Si tratta perciò di un processo, di una vera e propria evoluzione, che come tale
ha alle sue spalle un passato con cui ci si deve confrontare serenamente, senza
vergogna o paura.
In seguito a queste osservazioni, ho deciso di organizzare il lavoro in cinque
parti, delle quali la prima si concentra sull’indagine delle complesse radici del
cinema «beur», nato dal cinema dell’emigrazione. Questa prima parte ha
carattere prettamente storico: è descritta la nascita e lo sviluppo durante gli anni
Ottanta del cinema «beur». Nelle tre sezioni centrali si passa all’analisi degli anni
Novanta, ma in questo caso con un percorso di tipo tematico, attraverso il quale,
evidenziando le problematiche che ricorrono nei film dei registi «beur», si
ricercano i legami con i film francesi. Si va delineando così una possibile
struttura che porta alla luce quella che, più che una probabile fusione, si presenta
ormai come una decisa affermazione della presenza attiva e viva di attori e registi
«beur» nel cinema francese, senza perdere ciò che hanno in più: un bagaglio
culturale complesso con cui confrontarsi. Per questo motivo, oltre che per
questioni di praticità nel lavoro, durante tutta la stesura si è mantenuta la
definizione, per quanto arbitraria, di cinema «beur». Nell’ultima parte, si riprende
un discorso più cinematografico, con l’intenzione di riordinare le osservazioni
effettuate sui film e sui registi che sono stati presi in considerazione nelle sezioni
precedenti.
Un interesse ancora maggiore e un’impronta ancora più forte, in questo sguardo
sui temi del cinema «beur» e della sua evoluzione all’interno del cinema
francese, si ottengono se lo paragoniamo alle realtà simili che esistono in altri
paesi europei, come il cinema turco in Germania, o il cinema indo-pakistano in
Gran Bretagna. La rassegna del festival di Pesaro del 2000 dedicata al cinema del
«métissage» europeo, proprio alla fine del decennio preso in considerazione in
questo lavoro, è il deciso segnale che il fenomeno si può riportare su grande scala
a tutta l’Europa. All’interno di un discorso sulle cinematografie “meticce” il
ruolo dei «beur» è fondamentale: anche quando non sono propriamente meticci,
avendo entrambi i genitori maghrebini, o, ancora, sono arrivati in Francia da
bambini, i giovani «beur», pur essendo e sentendosi francesi a tutti gli effetti,
portano comunque con loro una diversa cultura, un “apparato genetico” di cui
spesso conoscono ben poco, ma che li distingue.

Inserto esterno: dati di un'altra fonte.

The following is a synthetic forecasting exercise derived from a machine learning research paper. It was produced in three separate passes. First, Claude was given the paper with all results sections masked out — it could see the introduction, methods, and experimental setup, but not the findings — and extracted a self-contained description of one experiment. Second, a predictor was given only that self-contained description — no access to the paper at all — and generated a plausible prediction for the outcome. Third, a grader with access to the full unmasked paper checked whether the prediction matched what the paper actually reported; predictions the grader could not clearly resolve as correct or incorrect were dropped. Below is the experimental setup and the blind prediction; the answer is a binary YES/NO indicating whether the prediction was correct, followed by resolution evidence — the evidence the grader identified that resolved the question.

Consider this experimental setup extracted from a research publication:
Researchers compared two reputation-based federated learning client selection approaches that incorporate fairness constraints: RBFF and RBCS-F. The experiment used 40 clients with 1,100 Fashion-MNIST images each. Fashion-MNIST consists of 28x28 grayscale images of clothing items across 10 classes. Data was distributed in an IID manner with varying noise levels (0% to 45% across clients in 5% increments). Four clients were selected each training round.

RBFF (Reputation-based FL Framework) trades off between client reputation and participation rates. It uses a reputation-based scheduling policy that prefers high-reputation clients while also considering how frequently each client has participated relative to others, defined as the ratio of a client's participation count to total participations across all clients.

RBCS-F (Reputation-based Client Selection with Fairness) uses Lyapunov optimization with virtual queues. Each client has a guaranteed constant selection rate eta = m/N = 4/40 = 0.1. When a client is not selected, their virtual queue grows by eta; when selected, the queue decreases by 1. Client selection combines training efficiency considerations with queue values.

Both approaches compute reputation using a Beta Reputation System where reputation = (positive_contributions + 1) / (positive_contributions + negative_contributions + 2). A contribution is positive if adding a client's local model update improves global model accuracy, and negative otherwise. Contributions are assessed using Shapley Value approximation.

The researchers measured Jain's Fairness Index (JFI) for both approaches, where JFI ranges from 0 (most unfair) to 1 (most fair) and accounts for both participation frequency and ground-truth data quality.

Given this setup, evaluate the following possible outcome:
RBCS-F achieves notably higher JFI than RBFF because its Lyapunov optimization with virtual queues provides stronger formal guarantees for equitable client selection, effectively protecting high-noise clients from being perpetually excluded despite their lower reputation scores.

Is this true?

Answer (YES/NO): YES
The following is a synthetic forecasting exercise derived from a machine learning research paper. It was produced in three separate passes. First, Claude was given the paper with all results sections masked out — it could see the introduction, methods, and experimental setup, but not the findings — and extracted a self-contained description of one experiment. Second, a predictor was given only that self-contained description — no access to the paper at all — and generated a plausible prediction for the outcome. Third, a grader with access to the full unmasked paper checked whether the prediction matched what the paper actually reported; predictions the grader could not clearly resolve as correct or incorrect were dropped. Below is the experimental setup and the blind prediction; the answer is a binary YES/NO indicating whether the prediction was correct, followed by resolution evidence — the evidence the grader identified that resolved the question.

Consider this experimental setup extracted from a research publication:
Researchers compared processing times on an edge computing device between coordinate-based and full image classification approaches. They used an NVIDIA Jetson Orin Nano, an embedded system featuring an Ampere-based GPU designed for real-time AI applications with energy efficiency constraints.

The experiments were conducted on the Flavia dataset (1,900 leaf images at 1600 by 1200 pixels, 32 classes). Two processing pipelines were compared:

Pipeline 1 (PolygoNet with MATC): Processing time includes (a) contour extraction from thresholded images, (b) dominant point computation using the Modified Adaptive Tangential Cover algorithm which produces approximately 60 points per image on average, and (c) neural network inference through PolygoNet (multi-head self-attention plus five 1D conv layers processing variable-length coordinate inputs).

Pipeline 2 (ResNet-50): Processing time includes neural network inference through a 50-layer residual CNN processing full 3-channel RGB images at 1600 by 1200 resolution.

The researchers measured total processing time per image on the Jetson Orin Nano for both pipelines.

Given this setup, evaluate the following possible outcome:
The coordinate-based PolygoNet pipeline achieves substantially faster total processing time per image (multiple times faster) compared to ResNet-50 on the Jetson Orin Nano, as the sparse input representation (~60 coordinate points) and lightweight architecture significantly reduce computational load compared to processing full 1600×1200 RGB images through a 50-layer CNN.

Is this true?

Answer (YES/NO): NO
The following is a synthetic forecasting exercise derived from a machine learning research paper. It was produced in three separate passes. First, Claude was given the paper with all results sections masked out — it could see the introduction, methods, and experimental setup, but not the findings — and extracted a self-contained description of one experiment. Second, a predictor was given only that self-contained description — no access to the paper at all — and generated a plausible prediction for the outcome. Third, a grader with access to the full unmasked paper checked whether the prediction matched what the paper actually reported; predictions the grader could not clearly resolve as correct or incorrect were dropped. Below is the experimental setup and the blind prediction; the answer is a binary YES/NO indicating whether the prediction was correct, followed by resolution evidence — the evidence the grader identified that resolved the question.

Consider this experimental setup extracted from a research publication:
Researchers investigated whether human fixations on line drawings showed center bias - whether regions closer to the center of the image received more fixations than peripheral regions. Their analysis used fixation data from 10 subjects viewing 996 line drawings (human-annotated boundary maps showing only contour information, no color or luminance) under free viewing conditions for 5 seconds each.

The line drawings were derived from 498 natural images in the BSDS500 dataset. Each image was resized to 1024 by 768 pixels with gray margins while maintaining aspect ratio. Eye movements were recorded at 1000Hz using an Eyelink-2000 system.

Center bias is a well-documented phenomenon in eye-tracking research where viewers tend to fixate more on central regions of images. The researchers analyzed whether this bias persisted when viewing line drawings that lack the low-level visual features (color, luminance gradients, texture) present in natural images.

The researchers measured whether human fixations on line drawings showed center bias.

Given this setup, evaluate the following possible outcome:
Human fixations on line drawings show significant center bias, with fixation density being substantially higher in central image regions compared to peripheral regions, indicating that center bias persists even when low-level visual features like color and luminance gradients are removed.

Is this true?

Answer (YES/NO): YES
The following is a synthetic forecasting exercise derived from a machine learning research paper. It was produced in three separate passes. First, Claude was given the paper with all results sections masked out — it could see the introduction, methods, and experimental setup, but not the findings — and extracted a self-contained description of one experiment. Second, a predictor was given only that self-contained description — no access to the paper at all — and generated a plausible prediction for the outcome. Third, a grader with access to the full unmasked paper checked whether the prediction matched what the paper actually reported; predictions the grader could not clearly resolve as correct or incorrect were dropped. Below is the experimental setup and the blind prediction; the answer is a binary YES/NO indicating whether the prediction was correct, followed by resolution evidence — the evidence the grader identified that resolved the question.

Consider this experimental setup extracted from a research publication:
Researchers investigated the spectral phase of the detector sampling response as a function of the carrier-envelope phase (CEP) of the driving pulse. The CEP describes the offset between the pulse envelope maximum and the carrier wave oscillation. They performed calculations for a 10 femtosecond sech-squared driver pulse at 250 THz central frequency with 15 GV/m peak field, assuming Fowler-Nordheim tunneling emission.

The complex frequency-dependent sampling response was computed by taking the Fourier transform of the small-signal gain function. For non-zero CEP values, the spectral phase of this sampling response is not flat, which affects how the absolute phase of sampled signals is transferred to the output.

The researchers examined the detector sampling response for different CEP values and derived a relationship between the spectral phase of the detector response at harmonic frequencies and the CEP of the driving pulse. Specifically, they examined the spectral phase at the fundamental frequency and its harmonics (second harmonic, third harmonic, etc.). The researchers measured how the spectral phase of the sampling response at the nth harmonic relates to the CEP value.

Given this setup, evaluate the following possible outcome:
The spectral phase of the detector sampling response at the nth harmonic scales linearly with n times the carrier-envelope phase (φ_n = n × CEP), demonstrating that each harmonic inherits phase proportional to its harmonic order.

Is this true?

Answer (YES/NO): YES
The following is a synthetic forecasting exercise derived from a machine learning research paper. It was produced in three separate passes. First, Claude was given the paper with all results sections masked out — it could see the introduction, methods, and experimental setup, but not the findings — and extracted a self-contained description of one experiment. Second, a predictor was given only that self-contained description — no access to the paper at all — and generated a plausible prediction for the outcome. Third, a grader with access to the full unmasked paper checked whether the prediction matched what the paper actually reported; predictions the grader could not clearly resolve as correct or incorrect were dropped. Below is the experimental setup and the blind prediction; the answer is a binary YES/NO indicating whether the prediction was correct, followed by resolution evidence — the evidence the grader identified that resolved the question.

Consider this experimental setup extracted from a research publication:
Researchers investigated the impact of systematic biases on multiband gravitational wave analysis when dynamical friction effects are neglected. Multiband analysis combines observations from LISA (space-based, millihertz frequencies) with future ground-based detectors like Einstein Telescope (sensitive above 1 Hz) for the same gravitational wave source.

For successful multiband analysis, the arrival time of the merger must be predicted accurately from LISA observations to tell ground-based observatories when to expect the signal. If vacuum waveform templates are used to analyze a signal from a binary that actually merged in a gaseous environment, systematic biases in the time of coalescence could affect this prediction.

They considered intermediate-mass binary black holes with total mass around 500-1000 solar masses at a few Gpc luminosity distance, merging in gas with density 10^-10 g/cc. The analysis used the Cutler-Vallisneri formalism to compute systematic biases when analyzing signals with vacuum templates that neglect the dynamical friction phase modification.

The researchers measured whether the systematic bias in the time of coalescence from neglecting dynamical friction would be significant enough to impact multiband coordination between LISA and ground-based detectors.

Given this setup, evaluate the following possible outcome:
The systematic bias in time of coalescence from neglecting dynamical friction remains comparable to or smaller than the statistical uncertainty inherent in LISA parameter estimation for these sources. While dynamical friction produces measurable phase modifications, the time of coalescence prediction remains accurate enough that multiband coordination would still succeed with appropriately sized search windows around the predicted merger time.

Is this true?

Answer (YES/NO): NO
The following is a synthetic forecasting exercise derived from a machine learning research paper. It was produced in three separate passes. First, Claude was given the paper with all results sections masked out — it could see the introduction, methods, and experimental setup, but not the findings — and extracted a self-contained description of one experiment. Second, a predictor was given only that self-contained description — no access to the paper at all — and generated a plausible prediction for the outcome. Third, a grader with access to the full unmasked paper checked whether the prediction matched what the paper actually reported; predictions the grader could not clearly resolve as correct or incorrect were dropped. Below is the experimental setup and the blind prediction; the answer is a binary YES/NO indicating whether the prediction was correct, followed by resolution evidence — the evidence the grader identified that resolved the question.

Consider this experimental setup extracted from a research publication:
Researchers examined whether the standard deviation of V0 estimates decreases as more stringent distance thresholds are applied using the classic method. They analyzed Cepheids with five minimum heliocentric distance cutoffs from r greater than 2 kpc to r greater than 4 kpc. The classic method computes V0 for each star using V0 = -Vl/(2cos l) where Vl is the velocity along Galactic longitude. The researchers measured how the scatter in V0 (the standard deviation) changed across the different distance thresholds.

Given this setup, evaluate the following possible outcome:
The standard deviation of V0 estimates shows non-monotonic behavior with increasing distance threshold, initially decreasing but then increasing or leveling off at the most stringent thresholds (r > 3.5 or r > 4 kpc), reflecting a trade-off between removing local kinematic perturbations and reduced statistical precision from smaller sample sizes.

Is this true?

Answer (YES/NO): NO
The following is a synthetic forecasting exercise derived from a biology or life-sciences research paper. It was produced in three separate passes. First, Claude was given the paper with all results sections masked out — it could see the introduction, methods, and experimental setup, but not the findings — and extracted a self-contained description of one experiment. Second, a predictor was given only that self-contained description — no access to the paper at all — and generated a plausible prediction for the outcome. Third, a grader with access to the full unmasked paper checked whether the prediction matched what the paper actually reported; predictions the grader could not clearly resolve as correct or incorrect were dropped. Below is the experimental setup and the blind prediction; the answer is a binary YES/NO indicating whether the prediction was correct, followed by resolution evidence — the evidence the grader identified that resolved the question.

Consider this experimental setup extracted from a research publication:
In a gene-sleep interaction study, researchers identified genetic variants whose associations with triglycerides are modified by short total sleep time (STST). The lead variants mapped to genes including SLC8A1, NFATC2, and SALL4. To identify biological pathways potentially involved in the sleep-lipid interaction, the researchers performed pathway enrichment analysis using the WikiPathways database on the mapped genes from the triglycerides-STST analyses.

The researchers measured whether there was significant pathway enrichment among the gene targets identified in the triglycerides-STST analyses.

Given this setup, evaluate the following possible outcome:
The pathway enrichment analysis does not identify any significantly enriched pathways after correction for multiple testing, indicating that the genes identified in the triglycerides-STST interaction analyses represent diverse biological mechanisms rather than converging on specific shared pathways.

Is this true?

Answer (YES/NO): NO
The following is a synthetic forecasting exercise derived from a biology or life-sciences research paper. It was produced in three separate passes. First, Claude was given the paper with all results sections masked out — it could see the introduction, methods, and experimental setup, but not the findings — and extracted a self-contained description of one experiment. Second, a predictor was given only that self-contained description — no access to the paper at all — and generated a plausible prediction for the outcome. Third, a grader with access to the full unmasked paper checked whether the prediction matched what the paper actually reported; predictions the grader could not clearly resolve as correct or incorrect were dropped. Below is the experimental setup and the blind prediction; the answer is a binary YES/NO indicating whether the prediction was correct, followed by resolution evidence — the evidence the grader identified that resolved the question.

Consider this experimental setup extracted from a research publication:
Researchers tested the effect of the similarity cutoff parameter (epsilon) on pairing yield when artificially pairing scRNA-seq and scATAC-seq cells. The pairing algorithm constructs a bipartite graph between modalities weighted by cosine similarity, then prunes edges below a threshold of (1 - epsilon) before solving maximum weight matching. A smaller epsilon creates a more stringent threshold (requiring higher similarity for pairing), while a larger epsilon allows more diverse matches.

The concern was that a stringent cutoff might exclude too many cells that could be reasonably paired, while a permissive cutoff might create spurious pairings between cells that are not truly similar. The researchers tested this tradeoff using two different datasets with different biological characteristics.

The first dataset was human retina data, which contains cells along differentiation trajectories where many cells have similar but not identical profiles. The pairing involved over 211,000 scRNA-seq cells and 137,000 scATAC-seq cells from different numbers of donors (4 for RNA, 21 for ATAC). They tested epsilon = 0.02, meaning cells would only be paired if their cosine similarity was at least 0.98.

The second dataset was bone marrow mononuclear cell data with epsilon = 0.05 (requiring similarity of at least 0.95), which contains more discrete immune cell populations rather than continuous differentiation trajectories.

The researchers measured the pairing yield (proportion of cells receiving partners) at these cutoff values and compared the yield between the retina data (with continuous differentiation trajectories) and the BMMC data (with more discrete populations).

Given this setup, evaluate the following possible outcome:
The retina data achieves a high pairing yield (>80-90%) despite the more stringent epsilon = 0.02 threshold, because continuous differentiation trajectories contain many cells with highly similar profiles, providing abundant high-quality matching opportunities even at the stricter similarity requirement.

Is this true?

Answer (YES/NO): NO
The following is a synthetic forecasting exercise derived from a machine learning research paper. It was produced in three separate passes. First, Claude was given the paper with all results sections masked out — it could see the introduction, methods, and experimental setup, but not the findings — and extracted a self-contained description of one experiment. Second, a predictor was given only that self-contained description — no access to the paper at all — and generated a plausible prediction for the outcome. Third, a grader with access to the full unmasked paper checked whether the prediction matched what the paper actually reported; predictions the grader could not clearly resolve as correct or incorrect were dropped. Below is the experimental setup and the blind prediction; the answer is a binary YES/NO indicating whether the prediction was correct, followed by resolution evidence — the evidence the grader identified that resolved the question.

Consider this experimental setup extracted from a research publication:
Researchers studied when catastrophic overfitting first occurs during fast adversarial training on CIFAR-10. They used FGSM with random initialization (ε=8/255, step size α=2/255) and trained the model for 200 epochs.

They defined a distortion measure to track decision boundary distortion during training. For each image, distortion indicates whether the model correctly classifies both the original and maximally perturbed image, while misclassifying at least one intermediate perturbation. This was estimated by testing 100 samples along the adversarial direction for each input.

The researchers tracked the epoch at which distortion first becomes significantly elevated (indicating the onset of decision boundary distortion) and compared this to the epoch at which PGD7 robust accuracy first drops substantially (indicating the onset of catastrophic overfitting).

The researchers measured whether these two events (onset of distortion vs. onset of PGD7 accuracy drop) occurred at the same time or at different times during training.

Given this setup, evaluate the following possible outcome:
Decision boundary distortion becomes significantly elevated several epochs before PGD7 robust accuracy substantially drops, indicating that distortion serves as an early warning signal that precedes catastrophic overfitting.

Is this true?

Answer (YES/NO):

Per svolgere questa analisi è stato necessario un periodo di ricerca all’estero a
causa della difficile reperibilità del materiale visivo in Italia. Parigi ha permesso
la raccolta di buona parte dei film prodotti in questi ultimi anni. Mi è stato
possibile reperire il materiale necessario, e vedere molti film «beur» e non solo
che in alcuni casi erano molto difficili da trovare, grazie ad alcune biblioteche: in
particolare, la BNF (Bibliothèque nationale française) e la BIFI (Bibliothèque du
film); di quest’ultima vorrei ringraziare il personale, particolarmente gentile e
disponibile. Anche il “Forum des Images”, dove si trovano tutti i film di cui
Parigi è in qualche modo lo sfondo, o, a volte, la protagonista, si è rivelato un
prezioso aiuto per far in modo che io potessi avere la più ampia visione possibile
sull’argomento. Un ringraziamento particolare lo rivolgo anche all’IMA (Institut
du monde arabe), dove durante il periodo di ricerca mi è stato permesso di
vedere, ogni week-end, film che altrimenti non avrei mai potuto vedere su grande
schermo, nonché alle seguenti case di produzione, che si sono dimostrate
particolarmente disponibili concedendomi il prestito di alcuni film: la Kfilms
production, la Quo Vadis Cinéma, l’ACID e Les films Pelléas.